Berger, a Florida State golfer, refused to take his recent success for granted.
“The way I approached it was win by as much as I can,” he said of the fourth round.
“It was a damage-control round. I was playing aggressively smart.”
Tom Lovelady of Birmingham, Ala., finished second, and Richard Werenski of South Hadley, Mass., finished third.
It was not a bad day or week for that matter for the ex-tennis player from Jupiter.
Berger was introduced to tennis by his father early in life but developed a passion for golf.
That meant saying so long to aces and net cords and exchanging them for birdies and bogeys.
“By far the smartest decision of my life,” Berger said of changing sports. “Also, to be a Florida State Seminole is fantastic.”
A year ago, Berger finished second in the Dixie Amateur to Curtis Thompson, finishing up as friends with a caveat.
Maybe a big caveat.
That would be the competitive angst between them.
“Curtis is a great guy, but on the course I still want to beat the heck out of him,” Berger said.

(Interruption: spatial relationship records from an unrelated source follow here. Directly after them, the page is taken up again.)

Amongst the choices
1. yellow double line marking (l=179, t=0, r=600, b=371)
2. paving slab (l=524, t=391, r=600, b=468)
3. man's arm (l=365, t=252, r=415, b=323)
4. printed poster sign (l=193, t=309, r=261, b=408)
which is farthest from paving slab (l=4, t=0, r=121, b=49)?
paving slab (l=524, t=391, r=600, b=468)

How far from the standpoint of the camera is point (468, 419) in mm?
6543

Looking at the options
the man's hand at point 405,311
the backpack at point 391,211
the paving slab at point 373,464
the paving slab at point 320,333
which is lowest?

That also works in the opposite direction.
For his great showing in the tournament, Berger gave credit to his putter.
“To have that feeling that you’re going to make a putt, that’s really nice,” he said
Also, in a roundabout way, he gave credit to his mental path.
“We’re competitive,” he said of him and his family. “That’s just the way we are.”

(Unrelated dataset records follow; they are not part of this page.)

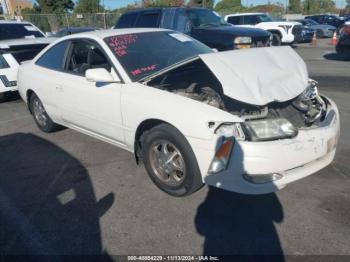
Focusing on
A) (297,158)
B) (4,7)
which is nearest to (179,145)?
(297,158)

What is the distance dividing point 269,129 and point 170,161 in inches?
38.8

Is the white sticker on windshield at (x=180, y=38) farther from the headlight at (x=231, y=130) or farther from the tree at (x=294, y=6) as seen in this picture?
the tree at (x=294, y=6)

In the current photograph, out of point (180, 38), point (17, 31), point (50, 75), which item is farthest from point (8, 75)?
point (180, 38)

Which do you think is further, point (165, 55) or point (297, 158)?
point (165, 55)

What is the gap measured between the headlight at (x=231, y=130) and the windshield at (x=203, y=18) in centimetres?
717

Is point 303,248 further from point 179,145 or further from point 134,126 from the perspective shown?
point 134,126

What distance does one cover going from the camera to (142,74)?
3789 mm

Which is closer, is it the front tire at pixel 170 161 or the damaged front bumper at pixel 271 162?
the damaged front bumper at pixel 271 162

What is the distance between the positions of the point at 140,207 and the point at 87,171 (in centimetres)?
111

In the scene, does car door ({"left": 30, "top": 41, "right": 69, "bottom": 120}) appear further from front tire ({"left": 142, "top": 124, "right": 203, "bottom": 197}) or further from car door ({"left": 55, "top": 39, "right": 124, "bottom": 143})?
front tire ({"left": 142, "top": 124, "right": 203, "bottom": 197})

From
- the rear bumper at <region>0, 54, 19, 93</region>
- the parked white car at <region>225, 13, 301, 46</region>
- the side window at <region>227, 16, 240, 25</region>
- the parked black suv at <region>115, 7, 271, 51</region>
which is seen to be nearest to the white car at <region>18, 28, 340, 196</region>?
the rear bumper at <region>0, 54, 19, 93</region>

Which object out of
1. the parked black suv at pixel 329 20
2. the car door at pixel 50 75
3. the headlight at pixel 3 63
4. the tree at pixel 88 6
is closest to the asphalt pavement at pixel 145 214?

Of course, Friday there wasn’t much competitiveness.
That’s what happens when you go out and win by 13 strokes.
“Just put the metal to the pedal,” Berger said.
Bill Van Smith
Final-round results: 1. Daniel Berger, Jupiter, 70-265 (-22); 2. Tom Lovelady, Birmingham, Ala., 74-278 (-9); 3. Richard Werenski, South Hadley, Mass., 71-279 (-8); 4. Trey Mullinax, Mount Olive, Ala., 74-280 (-7); 5. Hunter O’Mahoney, Tequesta, 72-281 (-6); Alex Carpenter, Little Rock, Ark., 72-281 (-6); 7. Tim Crouch, Lakeland, 72-282 (-5).
South beach event
Winds of up to 25 mph at Miami Beach Golf Club couldn’t have come at a worse time for golfers on the leaderboard heading into the final round of the South Beach International Amateur.
Several were disturbed by the conditions, but one player in particular would not be affected.
With a calm demeanor that served as the antithesis to the swirling winds, University of Arizona product and Mexican-born Juan Pablo Hernandez took home the trophy of the second-year event with a 3-under 68 in the final round.
He finished with a score of 273, which was enough to top Winter Springs’ Hank Lebioda, the runner-up, by four strokes.